Convertissez toutes les lignes ci-dessous en une liste JSON de chaînes, à raison d'une chaîne par ligne, sans les lignes vides.

-------- LIGNES FOURNIES --------

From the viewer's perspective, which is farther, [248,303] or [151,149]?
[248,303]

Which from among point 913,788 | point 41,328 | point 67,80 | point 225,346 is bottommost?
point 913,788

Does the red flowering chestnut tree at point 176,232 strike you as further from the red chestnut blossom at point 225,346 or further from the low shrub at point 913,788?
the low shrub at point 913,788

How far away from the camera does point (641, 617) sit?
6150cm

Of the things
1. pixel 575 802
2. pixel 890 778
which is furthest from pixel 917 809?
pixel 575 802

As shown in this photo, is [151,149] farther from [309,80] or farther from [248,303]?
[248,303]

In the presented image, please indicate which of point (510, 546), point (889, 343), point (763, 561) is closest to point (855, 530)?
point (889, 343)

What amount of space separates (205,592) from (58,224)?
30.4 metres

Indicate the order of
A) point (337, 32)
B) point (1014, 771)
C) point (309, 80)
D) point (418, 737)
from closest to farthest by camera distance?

--------

EXERCICE TERMINÉ ->
[
  "From the viewer's perspective, which is farther, [248,303] or [151,149]?",
  "[248,303]",
  "Which from among point 913,788 | point 41,328 | point 67,80 | point 225,346 is bottommost?",
  "point 913,788",
  "Does the red flowering chestnut tree at point 176,232 strike you as further from the red chestnut blossom at point 225,346 or further from the low shrub at point 913,788?",
  "the low shrub at point 913,788",
  "How far away from the camera does point (641, 617) sit?",
  "6150cm",
  "Of the things",
  "1. pixel 575 802",
  "2. pixel 890 778",
  "which is furthest from pixel 917 809?",
  "pixel 575 802",
  "As shown in this photo, is [151,149] farther from [309,80] or farther from [248,303]?",
  "[248,303]",
  "In the presented image, please indicate which of point (510, 546), point (889, 343), point (763, 561) is closest to point (855, 530)?",
  "point (889, 343)",
  "What amount of space separates (205,592) from (58,224)?",
  "30.4 metres",
  "Indicate the order of",
  "A) point (337, 32)",
  "B) point (1014, 771)",
  "C) point (309, 80)",
  "D) point (418, 737)",
  "from closest to farthest by camera distance?"
]